Strengths and limitations

We assessed the consistency of results between preprint and journal article pairs of RCTs, as significant changes found in the subsequent journal article bring the reliability of preprint data into question. Furthermore, our data were retrieved from a large living systematic review (COVID-NMA). COVID-NMA employed a validated, comprehensive search strategy to identify all relevant evidence.

There are some limitations of our assessment. Firstly, this research was conducted on COVID-19 RCTs, so results may not be generalizable to other fields and study types. In non-COVID-19-related studies, Carneiro et al. [43] determined that preprints were lacking in reporting quality but, on average, the quality of reporting between preprints and subsequent journal articles was comparable. Another study found small differences in journal article conclusions of 7.2% of non-COVID-19–related and 17.2% of COVID-19–related abstracts compared to the preprint [44]. Secondly, for those preprints that were never published in a journal, we could not evaluate whether peer review prevented journal publication due to unsupported conclusions. Nevertheless, we found that trial characteristics were generally similar between preprints that were subsequently published in peer-reviewed journals and those that remained unpublished.
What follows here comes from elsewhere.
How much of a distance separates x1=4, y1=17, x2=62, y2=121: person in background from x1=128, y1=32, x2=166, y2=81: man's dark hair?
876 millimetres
Finally, our study is limited to the decisions of the living review. For example, protocol revisions could affect the sample composition.

Conclusion

We identified changes in effect estimates in 8% of COVID-19 randomized controlled trials between preprint and subsequent journal article. Some outcomes were deleted or added in the journal articles; therefore, it is important to retrieve both documents and explore reasons for discrepancies. Certainly, a critical approach should be adopted when using results from preprints due to the lack of peer review.